All my fish eat them,I use them for my Betta fry after 2 weeks to wein them off of live food.
They are honeycombed so they float in the water longer.


----------



## Twilight Storm (Apr 14, 2011)

Searching around I found this

http://www.brineshrimpdirect.com/c11/Golden-Pearl-100-800-Micron-Sampler-Pack-c221.html


SAVE 10% with 4-Pack of GP 100 - 200, GP 200-300, GP 300-500, GP 500-800 (2 oz. sizes)
$25.00


Which sizes are good for bettas?


If anyone has used these could you explain when it is good to switch to what size?

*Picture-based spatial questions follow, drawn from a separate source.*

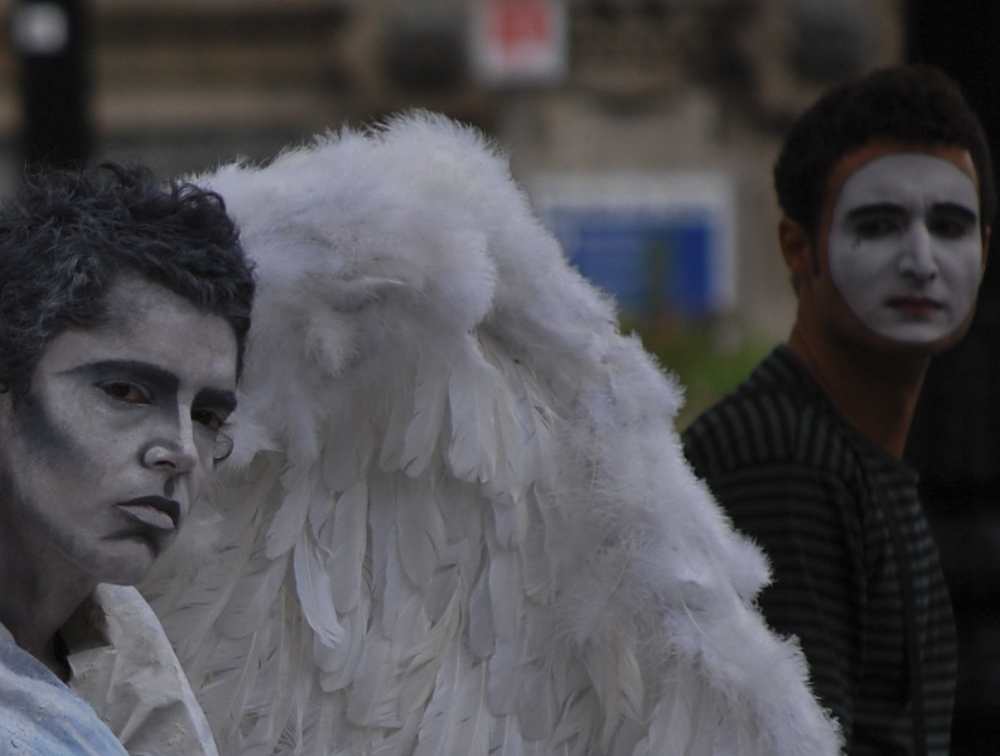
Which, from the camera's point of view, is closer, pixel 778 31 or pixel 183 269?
pixel 183 269

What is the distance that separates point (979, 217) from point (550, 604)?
1008 mm

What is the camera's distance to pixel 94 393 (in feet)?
5.08

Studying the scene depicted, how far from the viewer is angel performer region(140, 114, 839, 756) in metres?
1.94

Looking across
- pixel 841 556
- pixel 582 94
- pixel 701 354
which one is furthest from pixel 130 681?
pixel 582 94

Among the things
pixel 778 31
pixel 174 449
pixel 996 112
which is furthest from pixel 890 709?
pixel 778 31

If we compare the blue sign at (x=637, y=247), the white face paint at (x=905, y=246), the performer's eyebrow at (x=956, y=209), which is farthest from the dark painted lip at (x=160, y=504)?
the blue sign at (x=637, y=247)

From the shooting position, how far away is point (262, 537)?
2.08m

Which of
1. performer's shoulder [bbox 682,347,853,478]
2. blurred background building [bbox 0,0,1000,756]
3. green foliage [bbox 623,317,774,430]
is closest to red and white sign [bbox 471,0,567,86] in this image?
blurred background building [bbox 0,0,1000,756]

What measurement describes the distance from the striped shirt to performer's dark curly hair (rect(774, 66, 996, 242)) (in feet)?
1.20

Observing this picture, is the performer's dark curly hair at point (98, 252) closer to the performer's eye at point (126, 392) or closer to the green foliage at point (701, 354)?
the performer's eye at point (126, 392)

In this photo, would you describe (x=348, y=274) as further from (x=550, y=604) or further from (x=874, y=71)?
(x=874, y=71)

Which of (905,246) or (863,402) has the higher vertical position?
(905,246)

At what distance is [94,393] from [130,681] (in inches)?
13.6

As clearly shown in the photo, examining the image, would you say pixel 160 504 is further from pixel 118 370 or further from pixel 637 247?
pixel 637 247
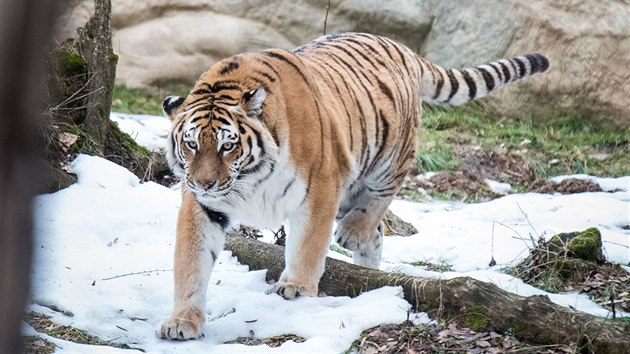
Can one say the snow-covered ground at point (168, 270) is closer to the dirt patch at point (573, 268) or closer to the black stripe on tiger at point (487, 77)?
the dirt patch at point (573, 268)

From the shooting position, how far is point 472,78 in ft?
21.2

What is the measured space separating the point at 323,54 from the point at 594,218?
313 cm

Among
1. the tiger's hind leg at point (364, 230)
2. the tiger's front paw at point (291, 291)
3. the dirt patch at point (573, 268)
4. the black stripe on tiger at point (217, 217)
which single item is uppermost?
the black stripe on tiger at point (217, 217)

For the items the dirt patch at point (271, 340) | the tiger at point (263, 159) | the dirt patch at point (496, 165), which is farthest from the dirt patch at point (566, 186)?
the dirt patch at point (271, 340)

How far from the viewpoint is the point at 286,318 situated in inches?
171

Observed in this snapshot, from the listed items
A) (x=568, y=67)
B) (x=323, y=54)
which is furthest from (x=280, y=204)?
(x=568, y=67)

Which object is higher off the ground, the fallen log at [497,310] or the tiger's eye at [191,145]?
the tiger's eye at [191,145]

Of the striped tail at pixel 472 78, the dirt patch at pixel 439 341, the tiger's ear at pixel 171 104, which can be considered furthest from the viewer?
the striped tail at pixel 472 78

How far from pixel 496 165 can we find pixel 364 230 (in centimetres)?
406

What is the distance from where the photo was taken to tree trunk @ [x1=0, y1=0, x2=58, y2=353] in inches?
37.4

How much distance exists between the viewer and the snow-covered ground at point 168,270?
418 cm

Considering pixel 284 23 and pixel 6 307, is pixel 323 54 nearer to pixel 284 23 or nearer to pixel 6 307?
pixel 6 307

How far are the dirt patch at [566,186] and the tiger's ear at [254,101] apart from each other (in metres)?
5.07

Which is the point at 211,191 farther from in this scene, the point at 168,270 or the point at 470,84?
the point at 470,84
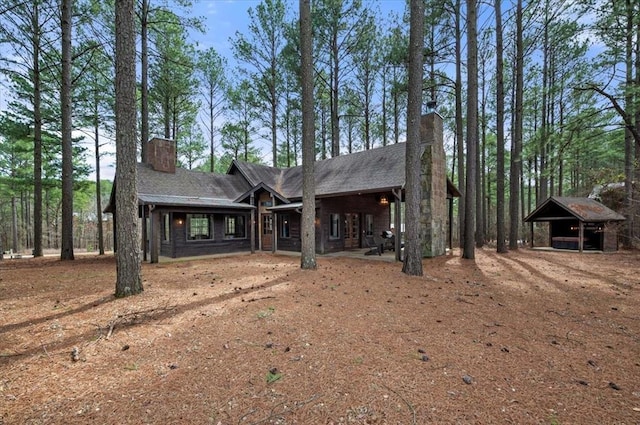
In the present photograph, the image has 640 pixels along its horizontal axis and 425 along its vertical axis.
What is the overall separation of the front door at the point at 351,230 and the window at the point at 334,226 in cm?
47

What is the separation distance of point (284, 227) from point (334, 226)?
104 inches

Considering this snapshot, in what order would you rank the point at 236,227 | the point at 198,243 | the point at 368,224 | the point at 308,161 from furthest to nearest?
the point at 368,224
the point at 236,227
the point at 198,243
the point at 308,161

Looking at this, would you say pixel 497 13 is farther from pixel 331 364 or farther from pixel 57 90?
pixel 57 90

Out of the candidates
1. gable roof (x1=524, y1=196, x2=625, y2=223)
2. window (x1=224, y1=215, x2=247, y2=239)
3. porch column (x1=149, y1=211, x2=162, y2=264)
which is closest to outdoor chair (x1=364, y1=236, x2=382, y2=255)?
window (x1=224, y1=215, x2=247, y2=239)

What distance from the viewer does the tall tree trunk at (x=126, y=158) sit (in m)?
5.02

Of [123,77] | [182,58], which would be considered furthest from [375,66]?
[123,77]

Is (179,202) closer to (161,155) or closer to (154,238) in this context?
(154,238)

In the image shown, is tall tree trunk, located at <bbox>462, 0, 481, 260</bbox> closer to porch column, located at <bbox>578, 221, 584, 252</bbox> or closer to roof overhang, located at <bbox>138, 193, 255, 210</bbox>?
porch column, located at <bbox>578, 221, 584, 252</bbox>

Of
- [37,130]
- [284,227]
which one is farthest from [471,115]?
[37,130]

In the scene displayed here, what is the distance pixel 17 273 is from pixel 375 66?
20.4 metres

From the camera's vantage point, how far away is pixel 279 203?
14344 mm

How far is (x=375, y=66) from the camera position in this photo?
19.2 metres

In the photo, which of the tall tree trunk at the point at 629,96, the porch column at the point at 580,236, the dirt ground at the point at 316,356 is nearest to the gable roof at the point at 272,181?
the porch column at the point at 580,236

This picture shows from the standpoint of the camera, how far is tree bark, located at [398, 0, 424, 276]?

and about decapsulated brine shrimp... Does anyone have good links on them they would be willing to share?


----------



## Junglist (Feb 23, 2012)

Twilight Storm said:


> Searching around I found this
> 
> http://www.brineshrimpdirect.com/c11/Golden-Pearl-100-800-Micron-Sampler-Pack-c221.html
> 
> ...


I have the 500-800Microns I got mind as a gift and my fry's really like it, It took a day for them to get used to it and now they eat like its treats and it improved their growth and color

Theirs a guy on Aquabid that a few of breeders recommended name *Sam8ps* where they get their Golden Pearls from and other nutritional pellets, He also gives out free samples and ships for free 

When buying Pearls, A little goes a long way


----------



## Basement Bettas (May 12, 2012)

I have the GP in all the sizes and start with the smallest as they get close to 4 weeks. That is the food I transition to my regular pellet. They are well received and you can feed a few sizes at a time so every body can get one a good size for them. I also like to start feeding grindles so by the time I can get them on my NLS "Grow" they can also handle white worms. Don't like to feed bbs past 4 weeks. Not enough nutrition for the growing fish as a main stay. The grindles and white worms put the best size on them quickly.


----------



## dman (Feb 8, 2010)

how does the package of golden pearls look like?


----------



## deso (Apr 24, 2012)

It usually comes in a nondescript plastic baggie or bottle. The Golden Pearls that I can order from a guy in the UK comes in a simple bottle with home-printed labelling.


----------



## GhostFeather (Jun 23, 2011)

I do the same as Basement Bettas,start out with the smallest at about 4 weeks and then increase the size as the fry grow.
My adults love them better than other pellets.
My community tank gets them along with NLS.
Here is where I get mine.
http://www.kensfish.com/kens-specialty-food.html


----------



## Twilight Storm (Apr 14, 2011)

Thanks for the link ghostfeather,

thanks too for all the additional information everyone


----------